One of the coolest features of Expo is that you can publish your projects to a permanent URL and share those URLs with other users. Here’s how it works.

Developing Locally & Background

While you’re developing your project, you’re writing code on your computer, and when you use XDE or exp, a server and the React Native packager run on your machine and bundle up all your source code and make it available from a URL. Your URL for a project you’re working on probably looks something like this:

exp://i3-kvb.ccheever.an-example.exp.direct:80

exp.direct is a domain we use for tunneling, so that even if you’re behind a VPN or firewall, any device on the Internet that has your URL should be able to access your project. This makes it much easier to open your project on your phone or send it someone else you’re collaborating with who isn’t on the same LAN.

But since the packager and server are running on your computer, if you close your laptop or close XDE, you won’t be able to load your project from that URL. So, we made a way to publish your project so that others can see it regardless of what you are doing on your computer.

How to Publish

To publish a project, just click the Publish button in XDE. (It’s in the upper right of the window.)

You’ll see a warning that this will make your project publicly accessible that looks like this:

If you don’t want anyone to be able to see your project, hit No! Otherwise, hit Yes.

When you do this, the packager will minify all your code and generate two versions of your code (one for iOS, one for Android) and then upload those to a CDN in the cloud. You’ll get a link like https://exp.host/@ccheever/an-example that anyone can load your project from.

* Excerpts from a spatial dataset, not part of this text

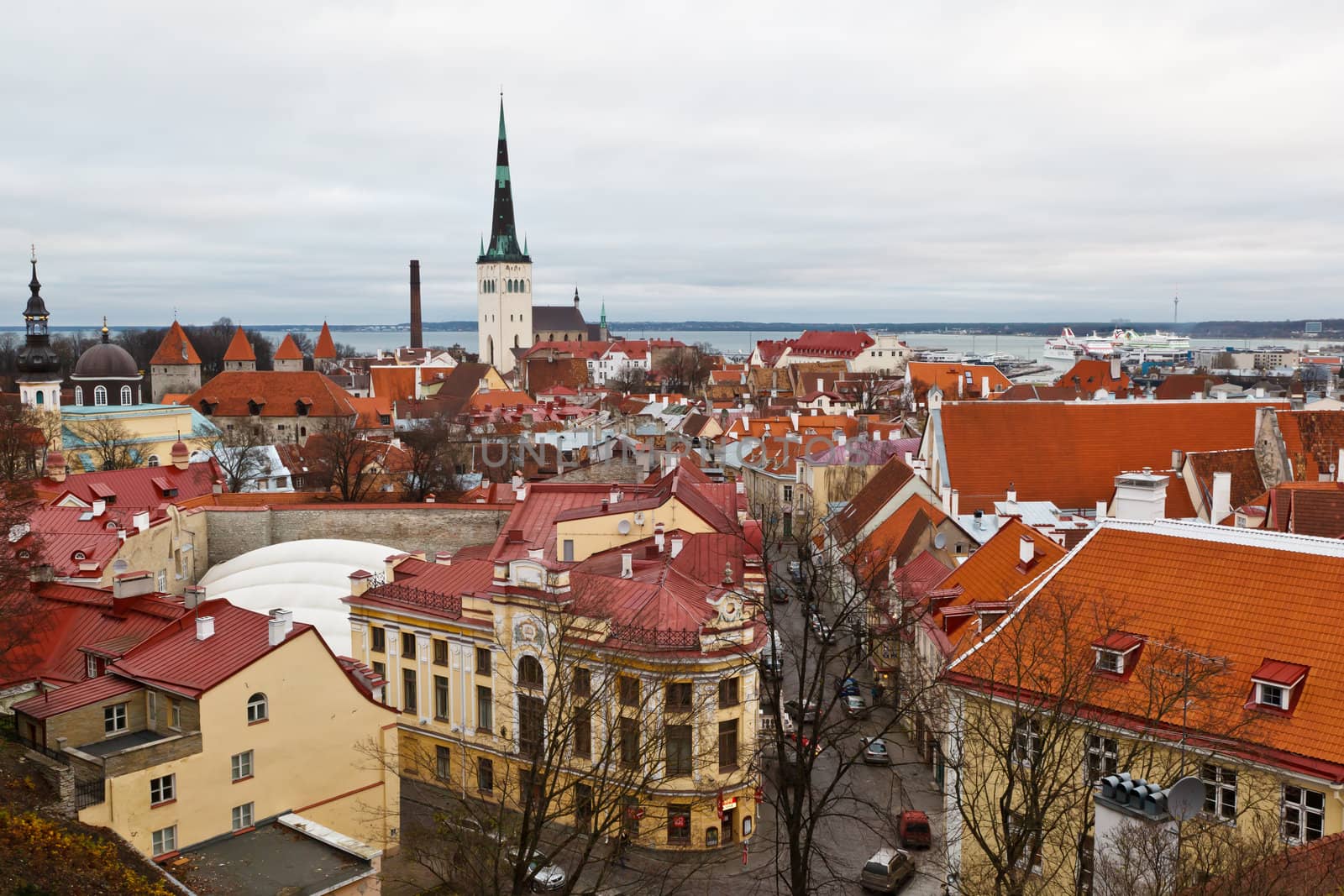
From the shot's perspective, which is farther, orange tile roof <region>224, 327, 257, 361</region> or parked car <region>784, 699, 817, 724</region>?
orange tile roof <region>224, 327, 257, 361</region>

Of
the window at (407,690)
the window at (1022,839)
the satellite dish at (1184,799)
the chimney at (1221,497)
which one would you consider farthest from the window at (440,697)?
the chimney at (1221,497)

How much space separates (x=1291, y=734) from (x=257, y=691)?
1610 cm

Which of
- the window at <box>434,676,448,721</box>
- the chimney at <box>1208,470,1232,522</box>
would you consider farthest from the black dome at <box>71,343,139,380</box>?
the chimney at <box>1208,470,1232,522</box>

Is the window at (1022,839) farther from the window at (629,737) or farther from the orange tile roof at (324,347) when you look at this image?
the orange tile roof at (324,347)

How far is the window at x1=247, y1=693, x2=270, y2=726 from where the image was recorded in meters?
20.2

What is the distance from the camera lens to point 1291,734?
15.6 metres

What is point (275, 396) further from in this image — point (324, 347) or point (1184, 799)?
point (1184, 799)

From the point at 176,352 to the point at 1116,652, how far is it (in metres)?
93.8

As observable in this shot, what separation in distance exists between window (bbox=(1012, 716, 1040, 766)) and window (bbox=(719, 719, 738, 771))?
698 centimetres

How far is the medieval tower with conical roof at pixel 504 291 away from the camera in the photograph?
482 feet

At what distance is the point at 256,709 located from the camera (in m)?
20.3

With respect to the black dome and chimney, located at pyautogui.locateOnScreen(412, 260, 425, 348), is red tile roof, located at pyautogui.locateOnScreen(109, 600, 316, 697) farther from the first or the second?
chimney, located at pyautogui.locateOnScreen(412, 260, 425, 348)

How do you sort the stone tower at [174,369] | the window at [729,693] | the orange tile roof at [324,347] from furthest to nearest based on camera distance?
the orange tile roof at [324,347], the stone tower at [174,369], the window at [729,693]

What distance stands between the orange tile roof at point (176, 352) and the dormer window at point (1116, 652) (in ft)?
304
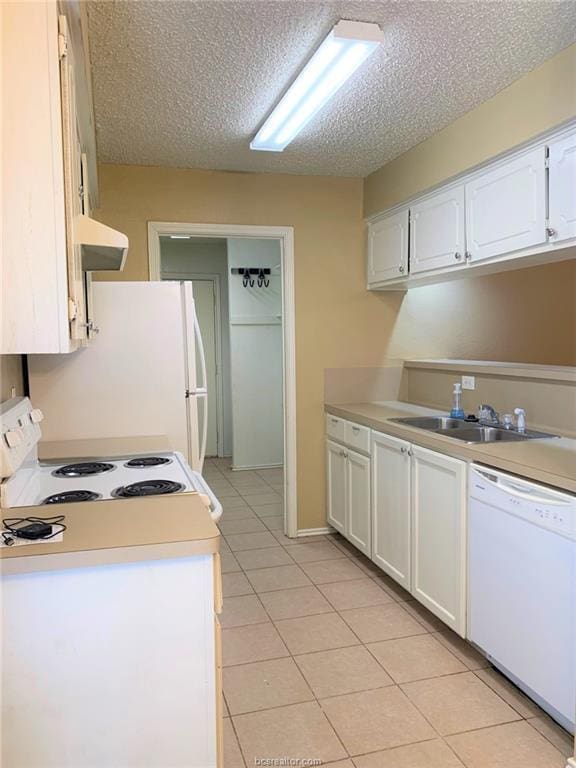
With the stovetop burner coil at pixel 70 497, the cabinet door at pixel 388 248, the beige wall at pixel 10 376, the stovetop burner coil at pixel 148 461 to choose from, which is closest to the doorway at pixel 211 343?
the cabinet door at pixel 388 248

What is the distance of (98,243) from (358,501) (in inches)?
93.8

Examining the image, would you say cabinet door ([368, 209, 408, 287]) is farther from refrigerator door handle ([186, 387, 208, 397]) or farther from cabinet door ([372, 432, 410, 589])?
refrigerator door handle ([186, 387, 208, 397])

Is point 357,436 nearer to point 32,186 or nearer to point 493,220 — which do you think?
point 493,220

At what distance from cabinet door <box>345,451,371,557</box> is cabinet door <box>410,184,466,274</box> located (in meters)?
1.19

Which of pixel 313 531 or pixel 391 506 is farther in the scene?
pixel 313 531

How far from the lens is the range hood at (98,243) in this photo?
165 centimetres

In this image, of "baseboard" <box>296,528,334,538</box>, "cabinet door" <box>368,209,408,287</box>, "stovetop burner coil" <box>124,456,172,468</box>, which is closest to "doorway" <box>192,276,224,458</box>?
"baseboard" <box>296,528,334,538</box>

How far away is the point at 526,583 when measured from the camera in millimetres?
2100

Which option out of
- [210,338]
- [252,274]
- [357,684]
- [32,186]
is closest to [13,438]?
[32,186]

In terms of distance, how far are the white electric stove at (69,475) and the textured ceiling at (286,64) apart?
139 centimetres

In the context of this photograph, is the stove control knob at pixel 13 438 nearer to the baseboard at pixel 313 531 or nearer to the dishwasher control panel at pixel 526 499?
the dishwasher control panel at pixel 526 499

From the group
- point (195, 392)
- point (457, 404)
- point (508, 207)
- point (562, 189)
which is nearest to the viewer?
point (562, 189)

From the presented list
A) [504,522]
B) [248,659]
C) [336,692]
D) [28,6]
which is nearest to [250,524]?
[248,659]

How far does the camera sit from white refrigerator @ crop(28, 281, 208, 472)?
273 centimetres
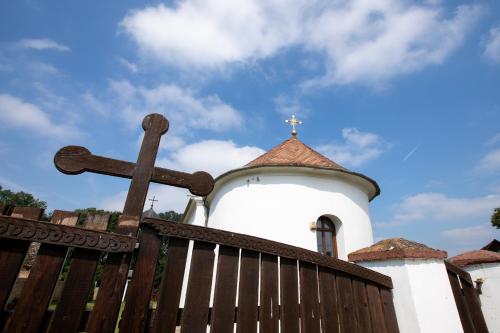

Since the code is all on a CDN and minified, it will load quite quickly for anyone loading it from anywhere in the world.

Privacy

You can set the privacy of your project in your exp.json or app.json configuration file by setting the key “privacy” to either “public” or “unlisted” .

These options work similarly to the way they do on YouTube. Unlisted project URLs will be secret unless you tell people about them or share them. Public projects might be surfaced to other developers.

Standalone Apps

If you want to distribute your app to end users, you can create a standalone app and put it in the iOS App Store and the Google Play Store by building standalone apps.

A standalone app is basically a version of the Expo app that only opens the production URL for your project and has your name and icon.

When you publish new versions of your app, your standalone app will download the new version of the code

See the full guide to building a standalone app.

Updating Your Published Code

Updating your published code is really easy. Just click the Publish button again.

The new version of your code will be uploaded to the same URL. The next time someone opens your project from the Expo app, or from a standalone app as described above, they will get the new version of the code.

If you need to update the Expo SDK version of your app, your app icon, your app name, or build-time configuration that cannot be updated over the air, like your Google Maps API key, you will need re-build the standalone app.